Innovation is a necessity for survival for companies in the modem era. Building an organization that fosters innovation is a goal every firm should aspire to.

Innovation

1. Purposeful, systematic innovation begins with the analysis of opportunities.

2. The second imperative of innovation is to go out to look, to ask, to listen.

3. An innovation, to be effective, has to be simple and it has to be focused. It should do only one thing, otherwise, it confuses. If it is not simple, it won't work All effective innovations are breathtakingly simple. Indeed, the greatest praise an innovation can receive is for people to say: "This is obvious, Why didn't I think of it?"

4. Effective innovations start small. They are not grandiose. They try to do one specific thing. Innovations had better be capable of being started small, requiring at first little money, few people, and only a small and limited market. Otherwise, there is not enough time to make the adjustments and changes that are almost always needed for an innovation to succeed. Initially, innovations are rarely more than "almost right".

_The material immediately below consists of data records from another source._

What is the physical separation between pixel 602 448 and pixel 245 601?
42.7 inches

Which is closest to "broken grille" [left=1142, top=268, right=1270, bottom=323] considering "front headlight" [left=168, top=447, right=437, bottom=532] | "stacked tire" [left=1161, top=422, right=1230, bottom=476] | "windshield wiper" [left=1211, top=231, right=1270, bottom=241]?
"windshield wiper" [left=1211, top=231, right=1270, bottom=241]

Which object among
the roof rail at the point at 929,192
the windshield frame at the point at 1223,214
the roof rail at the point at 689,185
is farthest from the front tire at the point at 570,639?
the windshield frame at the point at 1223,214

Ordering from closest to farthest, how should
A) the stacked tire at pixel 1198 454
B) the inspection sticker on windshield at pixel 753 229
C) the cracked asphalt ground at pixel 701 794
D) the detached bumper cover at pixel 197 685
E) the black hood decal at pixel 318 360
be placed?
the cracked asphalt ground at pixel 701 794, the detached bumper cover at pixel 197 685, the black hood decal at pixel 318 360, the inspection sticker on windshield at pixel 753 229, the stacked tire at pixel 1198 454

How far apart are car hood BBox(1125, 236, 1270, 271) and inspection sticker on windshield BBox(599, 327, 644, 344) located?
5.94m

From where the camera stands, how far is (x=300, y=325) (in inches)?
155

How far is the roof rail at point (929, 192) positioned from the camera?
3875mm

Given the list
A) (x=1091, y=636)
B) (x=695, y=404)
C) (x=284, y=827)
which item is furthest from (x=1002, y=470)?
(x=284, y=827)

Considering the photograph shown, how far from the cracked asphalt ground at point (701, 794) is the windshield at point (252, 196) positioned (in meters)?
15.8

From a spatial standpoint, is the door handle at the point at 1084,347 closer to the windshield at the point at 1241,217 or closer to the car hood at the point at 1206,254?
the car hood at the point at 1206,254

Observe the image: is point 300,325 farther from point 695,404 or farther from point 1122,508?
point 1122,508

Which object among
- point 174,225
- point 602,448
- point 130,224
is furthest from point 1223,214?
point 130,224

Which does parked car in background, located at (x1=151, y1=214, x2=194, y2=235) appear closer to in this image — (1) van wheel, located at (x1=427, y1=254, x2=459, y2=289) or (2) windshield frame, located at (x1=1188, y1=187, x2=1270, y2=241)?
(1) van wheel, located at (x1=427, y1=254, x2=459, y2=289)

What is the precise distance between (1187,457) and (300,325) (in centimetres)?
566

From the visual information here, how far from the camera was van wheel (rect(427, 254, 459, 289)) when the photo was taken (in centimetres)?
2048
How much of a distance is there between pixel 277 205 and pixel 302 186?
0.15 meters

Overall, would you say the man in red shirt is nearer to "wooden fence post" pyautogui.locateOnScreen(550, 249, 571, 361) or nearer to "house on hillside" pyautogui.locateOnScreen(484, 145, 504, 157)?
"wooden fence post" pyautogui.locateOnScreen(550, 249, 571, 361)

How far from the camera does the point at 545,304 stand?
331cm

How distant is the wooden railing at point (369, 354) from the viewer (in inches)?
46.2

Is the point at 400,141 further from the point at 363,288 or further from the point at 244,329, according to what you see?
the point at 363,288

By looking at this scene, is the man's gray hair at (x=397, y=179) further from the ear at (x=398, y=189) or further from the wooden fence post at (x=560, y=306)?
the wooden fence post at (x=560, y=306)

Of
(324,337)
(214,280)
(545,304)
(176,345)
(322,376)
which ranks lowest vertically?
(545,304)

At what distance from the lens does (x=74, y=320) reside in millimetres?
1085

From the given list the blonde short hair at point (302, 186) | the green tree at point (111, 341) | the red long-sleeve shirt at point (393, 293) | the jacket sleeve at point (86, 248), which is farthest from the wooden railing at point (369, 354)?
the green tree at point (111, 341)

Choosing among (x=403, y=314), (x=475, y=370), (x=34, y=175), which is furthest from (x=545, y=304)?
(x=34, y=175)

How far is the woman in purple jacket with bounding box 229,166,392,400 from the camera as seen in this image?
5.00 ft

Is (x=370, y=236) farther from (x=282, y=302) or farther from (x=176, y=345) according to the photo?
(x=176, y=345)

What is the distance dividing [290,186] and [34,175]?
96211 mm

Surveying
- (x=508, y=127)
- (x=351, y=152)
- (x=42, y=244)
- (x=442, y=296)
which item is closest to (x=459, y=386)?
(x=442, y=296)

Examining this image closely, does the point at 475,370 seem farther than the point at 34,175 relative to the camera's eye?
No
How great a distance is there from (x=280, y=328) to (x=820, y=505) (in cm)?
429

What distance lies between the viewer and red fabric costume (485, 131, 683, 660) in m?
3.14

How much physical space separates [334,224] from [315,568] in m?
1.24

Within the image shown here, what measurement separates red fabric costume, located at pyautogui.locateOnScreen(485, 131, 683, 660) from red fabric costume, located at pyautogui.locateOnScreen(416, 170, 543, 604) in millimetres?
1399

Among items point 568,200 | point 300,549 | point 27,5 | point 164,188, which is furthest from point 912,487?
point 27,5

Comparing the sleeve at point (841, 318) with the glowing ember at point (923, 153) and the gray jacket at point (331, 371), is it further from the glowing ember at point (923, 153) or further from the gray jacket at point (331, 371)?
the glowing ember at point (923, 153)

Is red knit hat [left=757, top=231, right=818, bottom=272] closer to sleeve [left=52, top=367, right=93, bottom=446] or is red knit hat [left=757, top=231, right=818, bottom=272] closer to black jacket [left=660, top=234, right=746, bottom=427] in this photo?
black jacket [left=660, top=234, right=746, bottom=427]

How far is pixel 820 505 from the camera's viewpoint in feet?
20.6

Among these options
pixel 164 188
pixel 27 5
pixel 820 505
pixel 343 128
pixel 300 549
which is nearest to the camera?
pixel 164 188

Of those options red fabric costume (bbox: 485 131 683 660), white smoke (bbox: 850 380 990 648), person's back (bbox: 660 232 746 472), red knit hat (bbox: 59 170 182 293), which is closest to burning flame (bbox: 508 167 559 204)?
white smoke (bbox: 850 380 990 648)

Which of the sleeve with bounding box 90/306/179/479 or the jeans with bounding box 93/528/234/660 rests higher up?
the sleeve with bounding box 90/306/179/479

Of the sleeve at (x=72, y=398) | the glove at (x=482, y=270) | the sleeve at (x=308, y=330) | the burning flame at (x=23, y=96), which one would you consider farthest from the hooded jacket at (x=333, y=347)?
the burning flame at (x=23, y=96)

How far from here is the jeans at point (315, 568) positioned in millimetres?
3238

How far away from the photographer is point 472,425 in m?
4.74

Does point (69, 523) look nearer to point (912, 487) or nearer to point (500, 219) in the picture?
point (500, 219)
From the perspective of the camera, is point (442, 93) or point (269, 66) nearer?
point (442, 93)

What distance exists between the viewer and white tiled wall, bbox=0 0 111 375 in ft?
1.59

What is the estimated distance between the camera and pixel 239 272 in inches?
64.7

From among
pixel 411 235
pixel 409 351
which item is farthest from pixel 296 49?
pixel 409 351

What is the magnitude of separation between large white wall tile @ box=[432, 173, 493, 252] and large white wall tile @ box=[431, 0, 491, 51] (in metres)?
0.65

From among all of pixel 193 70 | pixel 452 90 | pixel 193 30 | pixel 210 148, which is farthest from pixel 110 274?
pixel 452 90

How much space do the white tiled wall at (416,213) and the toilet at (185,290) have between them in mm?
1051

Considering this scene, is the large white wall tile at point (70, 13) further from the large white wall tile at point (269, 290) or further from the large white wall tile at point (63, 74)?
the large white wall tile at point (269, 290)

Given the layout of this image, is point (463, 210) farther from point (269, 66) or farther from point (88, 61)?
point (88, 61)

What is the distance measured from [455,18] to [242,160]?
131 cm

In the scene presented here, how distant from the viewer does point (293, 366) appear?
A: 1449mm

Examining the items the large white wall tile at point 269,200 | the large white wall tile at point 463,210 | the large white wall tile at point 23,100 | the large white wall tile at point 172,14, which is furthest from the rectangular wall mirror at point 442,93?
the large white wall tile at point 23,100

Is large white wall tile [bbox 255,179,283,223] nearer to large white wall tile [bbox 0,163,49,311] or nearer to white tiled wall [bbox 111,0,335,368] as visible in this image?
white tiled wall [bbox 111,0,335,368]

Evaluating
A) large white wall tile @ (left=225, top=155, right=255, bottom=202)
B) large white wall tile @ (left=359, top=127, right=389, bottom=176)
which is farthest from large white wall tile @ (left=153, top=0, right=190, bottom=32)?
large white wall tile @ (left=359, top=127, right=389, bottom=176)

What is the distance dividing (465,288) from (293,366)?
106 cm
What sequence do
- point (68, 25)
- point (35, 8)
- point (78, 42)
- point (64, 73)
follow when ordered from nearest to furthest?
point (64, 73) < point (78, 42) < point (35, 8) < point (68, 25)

"Nothing will ever be attempted, if all possible objections must be first overcome" -David Loyd George.

"All glory comes from daring to begin " -Eugene Ware



Don'ts of Innovation

1. Don't try to be too clever. Innovations have to be handled by ordinary human beings, and if they are to attain any size and importance at all by morons and near morons. Incompetence, after all, is the only thing in abundant and never failing supply.

2. Don't diversify, don't splinter, don't try to do too many things at once. Innovations that stray from a core are likely to become diffuse. They remain ideas and do not become innovations.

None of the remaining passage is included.